17 jul. 2012

Hierarchical Cluster Analysis (ChemoSpec) - 01

I have been in previous post using the ChemoSpec package for some oil data (olive and sunflower). My spectra has now a range from 1100nm to 2200nm and is raw (not treated mathematically) . I want to start using the ChemoSpec package to start using the “Hierarchical Cluster Analysis” in order to see  some cluster in my data. Of course I hope to see the olive oil in one cluster and the sunflower in the other. But probably other clusters can appear.
Anyway this is just a quick test and sure we´ll get much better knowledge of the data treating the spectra with derivatives (this will be done in another post).
So after importing the “csv” files into R, we can plot the raw spectra (olive oil in red and sunflower in red).

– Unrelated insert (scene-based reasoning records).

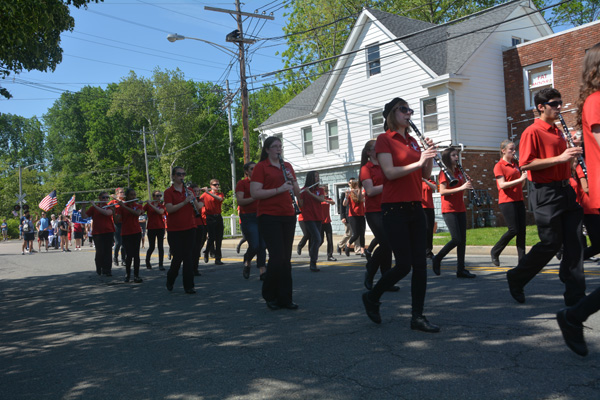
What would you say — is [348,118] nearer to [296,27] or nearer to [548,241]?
[296,27]

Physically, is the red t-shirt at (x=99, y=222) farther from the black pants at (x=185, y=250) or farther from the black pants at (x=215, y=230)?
the black pants at (x=185, y=250)

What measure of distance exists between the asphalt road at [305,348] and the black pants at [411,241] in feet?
1.33

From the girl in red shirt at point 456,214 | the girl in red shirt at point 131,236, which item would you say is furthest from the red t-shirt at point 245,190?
the girl in red shirt at point 456,214

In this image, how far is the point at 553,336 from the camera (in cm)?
456

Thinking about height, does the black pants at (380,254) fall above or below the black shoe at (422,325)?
above

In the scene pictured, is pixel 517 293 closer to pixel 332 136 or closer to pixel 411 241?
pixel 411 241

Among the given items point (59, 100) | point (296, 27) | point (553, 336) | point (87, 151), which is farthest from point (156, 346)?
point (59, 100)

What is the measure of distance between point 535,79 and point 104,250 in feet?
61.2

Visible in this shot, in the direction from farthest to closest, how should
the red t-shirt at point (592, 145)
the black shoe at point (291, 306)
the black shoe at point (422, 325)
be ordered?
the black shoe at point (291, 306), the black shoe at point (422, 325), the red t-shirt at point (592, 145)

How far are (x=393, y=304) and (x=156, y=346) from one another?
8.90 feet

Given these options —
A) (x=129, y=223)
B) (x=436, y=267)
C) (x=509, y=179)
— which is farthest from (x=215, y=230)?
(x=509, y=179)

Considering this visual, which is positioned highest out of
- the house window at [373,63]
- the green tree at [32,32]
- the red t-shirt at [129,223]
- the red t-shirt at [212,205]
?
the house window at [373,63]

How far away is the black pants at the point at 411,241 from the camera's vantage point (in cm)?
498

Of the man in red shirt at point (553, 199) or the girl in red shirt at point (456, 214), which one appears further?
the girl in red shirt at point (456, 214)
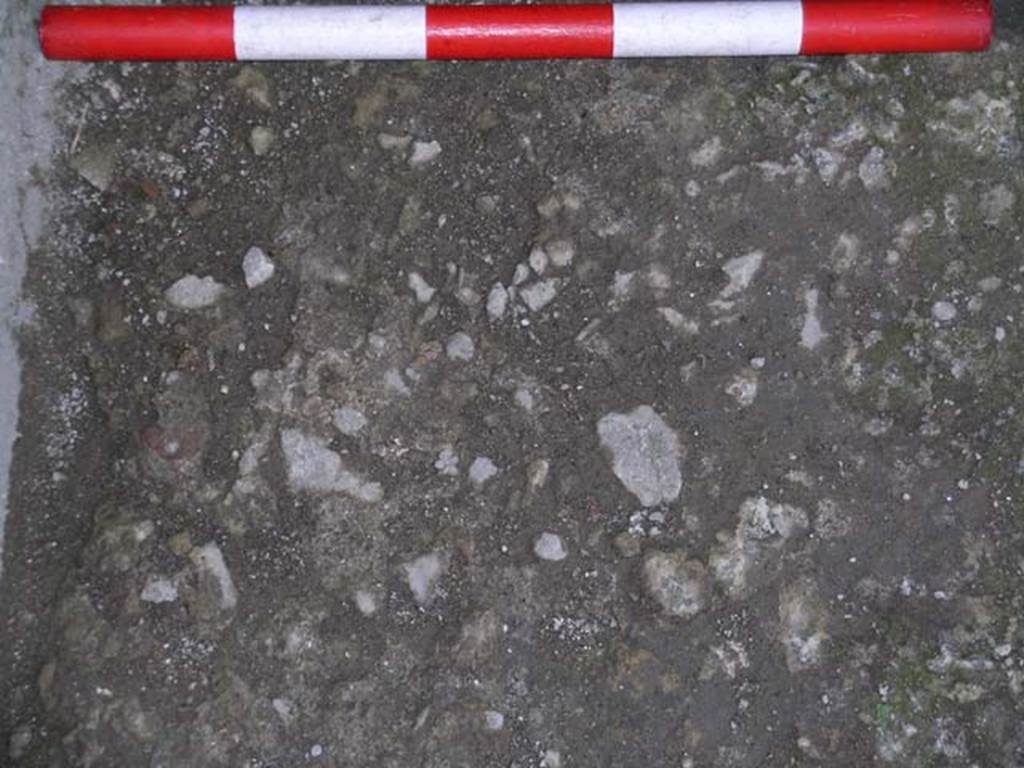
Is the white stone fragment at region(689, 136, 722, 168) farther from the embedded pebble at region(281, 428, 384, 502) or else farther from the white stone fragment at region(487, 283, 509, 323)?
the embedded pebble at region(281, 428, 384, 502)

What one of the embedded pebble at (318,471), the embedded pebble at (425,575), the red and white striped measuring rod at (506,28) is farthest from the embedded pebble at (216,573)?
the red and white striped measuring rod at (506,28)

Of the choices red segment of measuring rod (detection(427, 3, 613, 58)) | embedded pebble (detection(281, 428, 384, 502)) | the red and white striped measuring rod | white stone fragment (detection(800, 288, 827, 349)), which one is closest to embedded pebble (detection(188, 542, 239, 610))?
embedded pebble (detection(281, 428, 384, 502))

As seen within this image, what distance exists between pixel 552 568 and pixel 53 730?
113 centimetres

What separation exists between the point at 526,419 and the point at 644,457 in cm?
28

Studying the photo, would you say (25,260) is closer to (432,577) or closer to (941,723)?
(432,577)

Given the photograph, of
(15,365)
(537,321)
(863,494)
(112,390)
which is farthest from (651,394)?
(15,365)

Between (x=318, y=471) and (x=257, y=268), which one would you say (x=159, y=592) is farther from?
(x=257, y=268)

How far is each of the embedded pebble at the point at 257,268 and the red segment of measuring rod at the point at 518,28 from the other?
607mm

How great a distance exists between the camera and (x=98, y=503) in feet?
8.68

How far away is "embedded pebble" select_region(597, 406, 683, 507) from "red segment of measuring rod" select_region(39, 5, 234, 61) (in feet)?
4.04

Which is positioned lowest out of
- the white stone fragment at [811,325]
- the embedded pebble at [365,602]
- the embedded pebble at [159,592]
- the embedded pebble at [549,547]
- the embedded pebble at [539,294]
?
the embedded pebble at [365,602]

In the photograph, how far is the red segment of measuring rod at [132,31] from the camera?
2662 millimetres

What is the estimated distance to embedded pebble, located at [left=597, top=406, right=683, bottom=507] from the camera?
263 cm

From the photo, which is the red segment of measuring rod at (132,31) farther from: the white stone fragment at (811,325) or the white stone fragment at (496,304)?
the white stone fragment at (811,325)
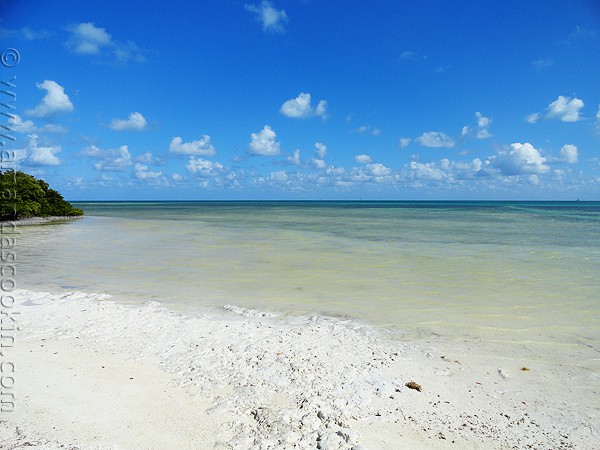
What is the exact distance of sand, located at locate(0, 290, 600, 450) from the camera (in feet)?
12.6

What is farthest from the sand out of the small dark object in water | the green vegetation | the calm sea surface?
the green vegetation

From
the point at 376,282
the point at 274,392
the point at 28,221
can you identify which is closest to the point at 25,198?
the point at 28,221

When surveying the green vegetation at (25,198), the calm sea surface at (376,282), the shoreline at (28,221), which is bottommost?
the calm sea surface at (376,282)

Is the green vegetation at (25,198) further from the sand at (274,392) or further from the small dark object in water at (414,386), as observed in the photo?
the small dark object in water at (414,386)

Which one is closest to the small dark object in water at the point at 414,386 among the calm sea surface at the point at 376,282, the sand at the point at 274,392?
the sand at the point at 274,392

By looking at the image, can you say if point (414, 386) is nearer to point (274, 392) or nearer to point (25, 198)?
point (274, 392)

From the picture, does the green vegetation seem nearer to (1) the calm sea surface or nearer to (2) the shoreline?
(2) the shoreline

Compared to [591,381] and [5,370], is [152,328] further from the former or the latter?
[591,381]

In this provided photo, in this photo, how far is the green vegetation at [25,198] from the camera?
32.3 metres

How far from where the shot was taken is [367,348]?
20.0ft

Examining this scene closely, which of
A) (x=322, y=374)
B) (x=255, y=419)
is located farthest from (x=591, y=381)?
(x=255, y=419)

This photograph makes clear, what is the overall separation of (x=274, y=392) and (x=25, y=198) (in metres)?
40.1

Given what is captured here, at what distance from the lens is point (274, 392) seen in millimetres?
4660

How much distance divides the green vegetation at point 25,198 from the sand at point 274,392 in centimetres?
3151
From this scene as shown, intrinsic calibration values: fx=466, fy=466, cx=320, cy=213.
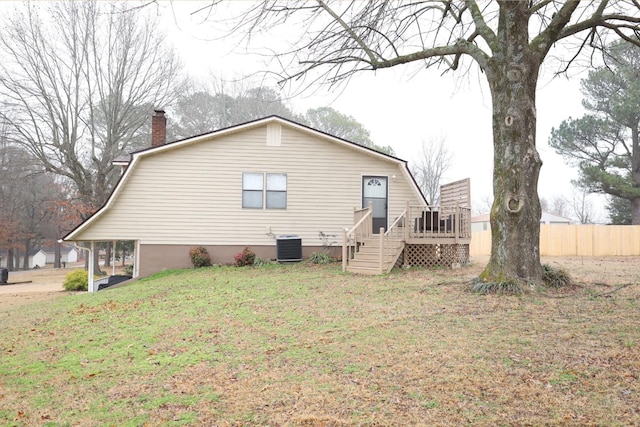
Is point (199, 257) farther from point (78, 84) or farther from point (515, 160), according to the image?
point (78, 84)

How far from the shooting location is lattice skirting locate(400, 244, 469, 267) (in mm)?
13266

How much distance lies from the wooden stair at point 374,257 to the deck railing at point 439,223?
63cm

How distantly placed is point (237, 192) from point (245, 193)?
0.26 metres

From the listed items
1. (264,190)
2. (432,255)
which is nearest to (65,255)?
(264,190)

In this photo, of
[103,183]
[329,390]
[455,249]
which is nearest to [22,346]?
[329,390]

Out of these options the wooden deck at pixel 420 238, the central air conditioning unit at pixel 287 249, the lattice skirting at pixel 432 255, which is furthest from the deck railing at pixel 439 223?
the central air conditioning unit at pixel 287 249

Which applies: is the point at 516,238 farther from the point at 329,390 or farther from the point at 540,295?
the point at 329,390

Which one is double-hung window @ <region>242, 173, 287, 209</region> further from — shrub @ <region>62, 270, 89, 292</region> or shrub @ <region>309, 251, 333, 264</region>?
shrub @ <region>62, 270, 89, 292</region>

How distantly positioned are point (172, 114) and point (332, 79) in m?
26.9

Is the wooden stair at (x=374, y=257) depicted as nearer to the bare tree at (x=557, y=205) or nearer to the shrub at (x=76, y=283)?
the shrub at (x=76, y=283)

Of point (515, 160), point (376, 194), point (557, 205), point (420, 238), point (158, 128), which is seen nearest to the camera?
point (515, 160)

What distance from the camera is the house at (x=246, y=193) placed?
15.0 meters

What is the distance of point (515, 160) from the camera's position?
8.45m

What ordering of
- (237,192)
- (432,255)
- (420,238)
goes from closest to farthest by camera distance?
(420,238) < (432,255) < (237,192)
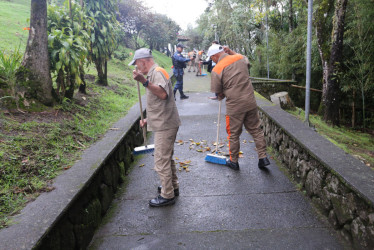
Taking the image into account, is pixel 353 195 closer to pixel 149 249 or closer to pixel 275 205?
pixel 275 205

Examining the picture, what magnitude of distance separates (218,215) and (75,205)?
1.56 m

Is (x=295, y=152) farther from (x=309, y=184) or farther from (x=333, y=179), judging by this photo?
(x=333, y=179)

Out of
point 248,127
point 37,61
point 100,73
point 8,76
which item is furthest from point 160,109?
point 100,73

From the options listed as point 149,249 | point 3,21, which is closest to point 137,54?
point 149,249

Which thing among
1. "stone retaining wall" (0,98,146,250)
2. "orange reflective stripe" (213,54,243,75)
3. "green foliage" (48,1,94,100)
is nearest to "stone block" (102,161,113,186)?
"stone retaining wall" (0,98,146,250)

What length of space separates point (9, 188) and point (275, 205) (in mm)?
2833

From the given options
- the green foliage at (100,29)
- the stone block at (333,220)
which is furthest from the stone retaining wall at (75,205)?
the green foliage at (100,29)

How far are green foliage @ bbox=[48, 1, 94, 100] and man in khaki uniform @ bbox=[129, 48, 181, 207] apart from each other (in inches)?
89.6

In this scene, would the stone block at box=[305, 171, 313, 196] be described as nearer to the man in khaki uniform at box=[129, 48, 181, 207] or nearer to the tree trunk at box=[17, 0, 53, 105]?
the man in khaki uniform at box=[129, 48, 181, 207]

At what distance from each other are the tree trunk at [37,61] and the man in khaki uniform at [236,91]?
2715 mm

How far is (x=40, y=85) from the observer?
4711mm

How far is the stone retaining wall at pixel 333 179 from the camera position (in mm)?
2469

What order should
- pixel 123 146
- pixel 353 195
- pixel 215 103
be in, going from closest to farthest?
pixel 353 195
pixel 123 146
pixel 215 103

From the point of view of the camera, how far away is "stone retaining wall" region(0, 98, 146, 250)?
2064 mm
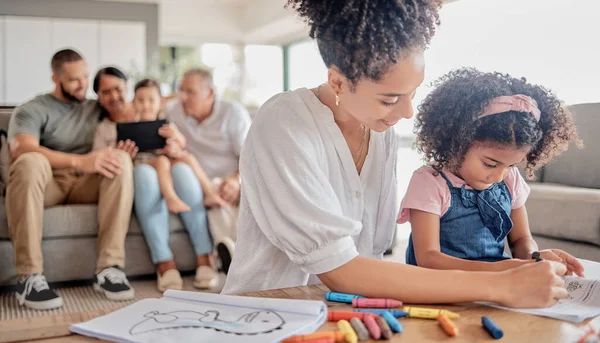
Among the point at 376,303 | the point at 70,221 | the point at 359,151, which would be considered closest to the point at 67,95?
the point at 70,221

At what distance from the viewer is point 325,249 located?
92cm

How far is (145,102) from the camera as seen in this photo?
3.29 m

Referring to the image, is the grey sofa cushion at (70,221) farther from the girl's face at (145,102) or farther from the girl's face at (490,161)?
the girl's face at (490,161)

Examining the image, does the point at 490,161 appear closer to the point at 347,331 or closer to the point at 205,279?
the point at 347,331

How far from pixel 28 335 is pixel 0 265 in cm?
228

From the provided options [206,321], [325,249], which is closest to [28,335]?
[206,321]

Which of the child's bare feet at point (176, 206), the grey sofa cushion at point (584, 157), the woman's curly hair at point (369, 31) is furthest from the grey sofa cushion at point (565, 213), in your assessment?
the woman's curly hair at point (369, 31)

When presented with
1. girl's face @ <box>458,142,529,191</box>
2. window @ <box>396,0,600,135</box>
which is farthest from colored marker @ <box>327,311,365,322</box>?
window @ <box>396,0,600,135</box>

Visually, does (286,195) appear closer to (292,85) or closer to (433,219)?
(433,219)

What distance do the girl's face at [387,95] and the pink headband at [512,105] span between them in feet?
1.08

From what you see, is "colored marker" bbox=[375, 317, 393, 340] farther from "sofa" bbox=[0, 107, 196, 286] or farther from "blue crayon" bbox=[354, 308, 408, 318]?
"sofa" bbox=[0, 107, 196, 286]

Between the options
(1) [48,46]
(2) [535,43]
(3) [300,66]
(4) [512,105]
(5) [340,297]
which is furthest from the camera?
(3) [300,66]

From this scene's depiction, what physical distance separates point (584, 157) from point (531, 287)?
2.28m

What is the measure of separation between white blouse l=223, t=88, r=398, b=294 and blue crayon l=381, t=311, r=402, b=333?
0.15 meters
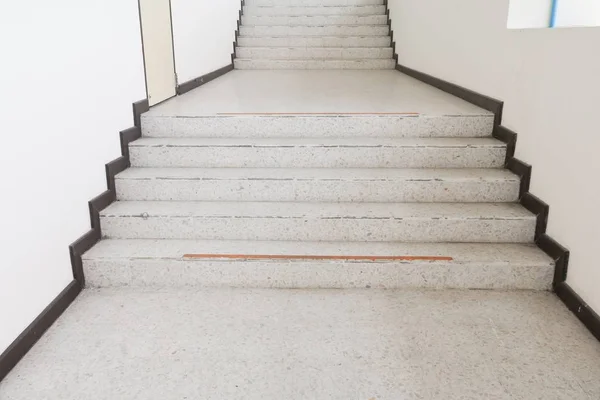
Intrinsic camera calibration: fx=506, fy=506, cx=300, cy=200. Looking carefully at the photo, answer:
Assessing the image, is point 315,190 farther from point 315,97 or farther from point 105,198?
point 315,97

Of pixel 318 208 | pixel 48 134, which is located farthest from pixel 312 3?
pixel 48 134

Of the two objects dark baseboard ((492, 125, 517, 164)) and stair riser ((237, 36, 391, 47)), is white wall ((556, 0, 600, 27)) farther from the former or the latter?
stair riser ((237, 36, 391, 47))

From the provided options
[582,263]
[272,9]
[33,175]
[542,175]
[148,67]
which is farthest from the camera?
[272,9]

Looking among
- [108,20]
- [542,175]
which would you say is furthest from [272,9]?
[542,175]

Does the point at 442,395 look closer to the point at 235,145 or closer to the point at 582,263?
the point at 582,263

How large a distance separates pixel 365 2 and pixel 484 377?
19.9ft

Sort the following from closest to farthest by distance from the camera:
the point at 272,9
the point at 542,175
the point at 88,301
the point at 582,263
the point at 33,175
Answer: the point at 33,175, the point at 582,263, the point at 88,301, the point at 542,175, the point at 272,9

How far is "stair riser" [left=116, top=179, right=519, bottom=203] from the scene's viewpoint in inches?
105

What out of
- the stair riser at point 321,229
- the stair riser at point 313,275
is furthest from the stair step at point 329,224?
the stair riser at point 313,275

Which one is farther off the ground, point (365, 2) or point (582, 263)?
point (365, 2)

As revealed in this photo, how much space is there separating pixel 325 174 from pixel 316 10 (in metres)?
4.62

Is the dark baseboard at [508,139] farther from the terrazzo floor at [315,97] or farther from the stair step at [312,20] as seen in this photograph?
the stair step at [312,20]

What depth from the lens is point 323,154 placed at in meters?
2.88

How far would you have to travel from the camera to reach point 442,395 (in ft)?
5.34
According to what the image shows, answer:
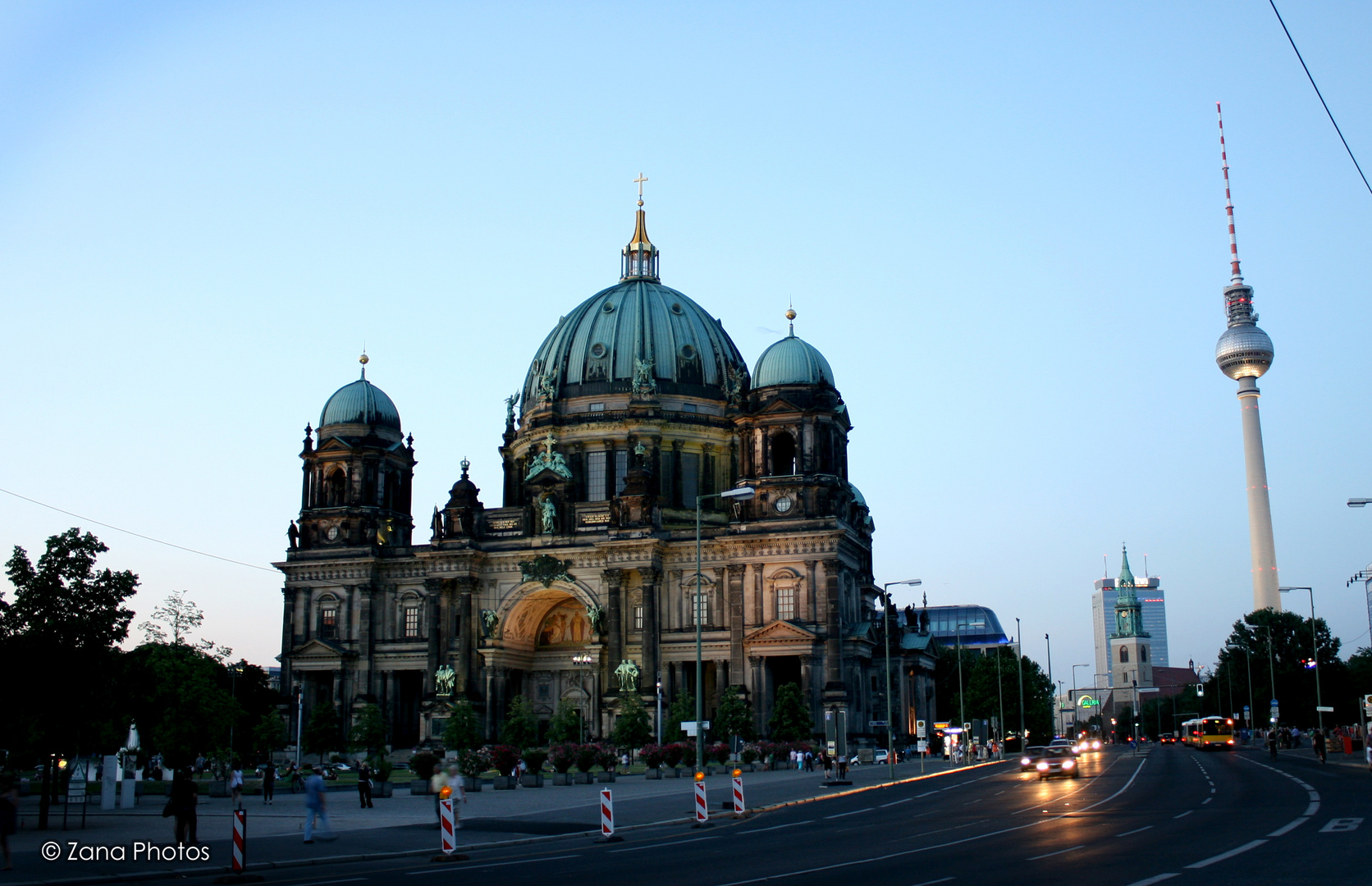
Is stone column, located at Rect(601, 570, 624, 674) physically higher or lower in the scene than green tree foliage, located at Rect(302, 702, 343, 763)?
A: higher

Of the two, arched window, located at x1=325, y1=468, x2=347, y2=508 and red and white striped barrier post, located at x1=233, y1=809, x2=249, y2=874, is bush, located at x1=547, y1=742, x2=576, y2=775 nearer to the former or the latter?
red and white striped barrier post, located at x1=233, y1=809, x2=249, y2=874

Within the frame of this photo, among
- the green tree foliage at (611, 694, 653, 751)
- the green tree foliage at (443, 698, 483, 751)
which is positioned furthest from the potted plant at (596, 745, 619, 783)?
the green tree foliage at (443, 698, 483, 751)

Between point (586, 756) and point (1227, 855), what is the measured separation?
44950 millimetres

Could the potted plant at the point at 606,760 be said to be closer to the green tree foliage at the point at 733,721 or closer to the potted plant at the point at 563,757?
the potted plant at the point at 563,757

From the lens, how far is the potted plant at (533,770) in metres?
57.8

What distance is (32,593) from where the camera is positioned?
3600cm

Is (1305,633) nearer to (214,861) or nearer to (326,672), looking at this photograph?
(326,672)

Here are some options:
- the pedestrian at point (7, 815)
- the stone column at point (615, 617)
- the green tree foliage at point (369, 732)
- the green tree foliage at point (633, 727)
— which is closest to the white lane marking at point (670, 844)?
the pedestrian at point (7, 815)

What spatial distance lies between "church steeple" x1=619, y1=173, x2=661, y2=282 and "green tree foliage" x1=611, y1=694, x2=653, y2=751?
43.7m

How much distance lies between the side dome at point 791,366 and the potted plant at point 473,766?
40.0 meters

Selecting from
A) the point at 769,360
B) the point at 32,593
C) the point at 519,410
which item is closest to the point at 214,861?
the point at 32,593

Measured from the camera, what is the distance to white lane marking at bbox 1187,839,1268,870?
2105 centimetres

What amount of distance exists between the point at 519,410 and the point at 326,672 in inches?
1067

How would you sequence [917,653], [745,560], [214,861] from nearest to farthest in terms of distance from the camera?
[214,861] → [745,560] → [917,653]
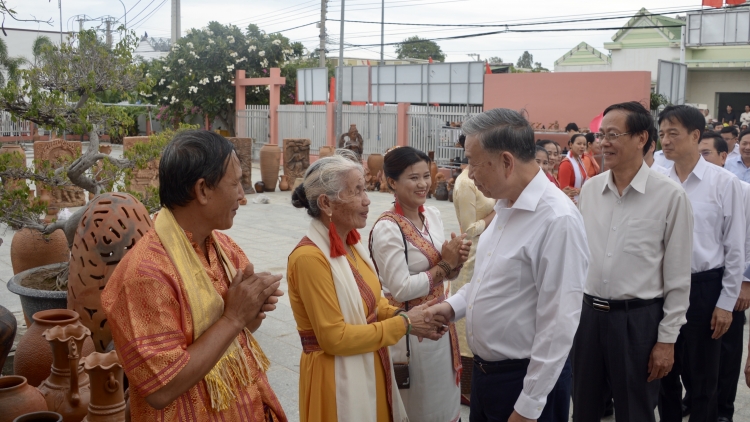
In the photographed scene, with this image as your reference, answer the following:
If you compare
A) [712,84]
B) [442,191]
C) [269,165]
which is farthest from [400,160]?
[712,84]

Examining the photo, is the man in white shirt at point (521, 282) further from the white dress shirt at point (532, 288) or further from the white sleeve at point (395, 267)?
the white sleeve at point (395, 267)

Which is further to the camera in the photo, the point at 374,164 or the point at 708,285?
the point at 374,164

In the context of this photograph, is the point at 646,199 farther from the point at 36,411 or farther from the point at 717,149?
the point at 36,411

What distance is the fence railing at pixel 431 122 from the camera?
1669cm

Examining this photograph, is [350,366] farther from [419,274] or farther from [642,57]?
[642,57]

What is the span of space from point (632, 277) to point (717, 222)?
37.9 inches

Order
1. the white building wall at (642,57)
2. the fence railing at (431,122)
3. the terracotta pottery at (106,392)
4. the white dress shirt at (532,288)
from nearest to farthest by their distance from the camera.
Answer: the white dress shirt at (532,288) → the terracotta pottery at (106,392) → the fence railing at (431,122) → the white building wall at (642,57)

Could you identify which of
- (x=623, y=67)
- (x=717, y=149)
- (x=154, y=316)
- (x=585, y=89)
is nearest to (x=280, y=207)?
(x=585, y=89)

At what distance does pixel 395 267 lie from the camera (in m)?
3.11

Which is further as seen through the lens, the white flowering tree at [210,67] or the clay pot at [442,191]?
the white flowering tree at [210,67]

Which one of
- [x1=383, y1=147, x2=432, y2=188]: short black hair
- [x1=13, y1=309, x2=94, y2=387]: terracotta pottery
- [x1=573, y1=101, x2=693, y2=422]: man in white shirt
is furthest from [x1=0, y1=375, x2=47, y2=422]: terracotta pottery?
[x1=573, y1=101, x2=693, y2=422]: man in white shirt

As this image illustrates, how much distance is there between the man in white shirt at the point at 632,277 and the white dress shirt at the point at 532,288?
2.59ft

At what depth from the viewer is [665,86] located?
54.4ft

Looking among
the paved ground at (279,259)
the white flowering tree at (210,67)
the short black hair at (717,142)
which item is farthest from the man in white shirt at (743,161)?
the white flowering tree at (210,67)
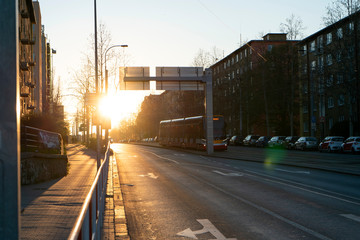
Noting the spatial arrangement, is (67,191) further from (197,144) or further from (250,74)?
(250,74)

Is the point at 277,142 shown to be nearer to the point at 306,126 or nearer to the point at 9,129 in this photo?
the point at 306,126

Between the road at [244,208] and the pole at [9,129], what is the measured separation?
5.43 m

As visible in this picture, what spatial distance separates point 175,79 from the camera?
38.6 meters

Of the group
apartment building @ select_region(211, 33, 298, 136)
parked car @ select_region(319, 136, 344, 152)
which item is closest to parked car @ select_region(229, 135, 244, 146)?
apartment building @ select_region(211, 33, 298, 136)

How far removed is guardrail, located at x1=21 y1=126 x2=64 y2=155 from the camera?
1627cm

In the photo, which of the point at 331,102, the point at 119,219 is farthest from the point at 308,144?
the point at 119,219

We can see some ranges of the spectra where there is a clear difference, and we explain in previous post that these differences are related to the fatty acids concentration.
 Let´s run the “Hierarchical Cluster Analysis” from ChemoSpec:
hcaSpectra(oils, title = "Raw Spectra / oils")

We can see that 3 samples of sunflower oil are quite different from the others (Olive or sunflower), and that with the rest of the samples there are two cluster (olive and sunflower oil).
We can get some other conclusions, but what I´m going to do is to treat with second derivative the spectra and try to get more conclusions with this set of the spectra at the same time I practice with R.

Related Posts:
Hierarchical Cluster Analysis (ChemoSpec) - 02

2 comentarios:

  1. Could it be that the 3 samples cluster far off because they are not properly aligned (shifts would result in all values having different euclidean distances in the column of the matrix)?

    1. You are totally right, these three samples have a shift in the baseline respect to the others, and that is the reason. It is clear that we have to remove these baseline shifts with, for example a second derivative.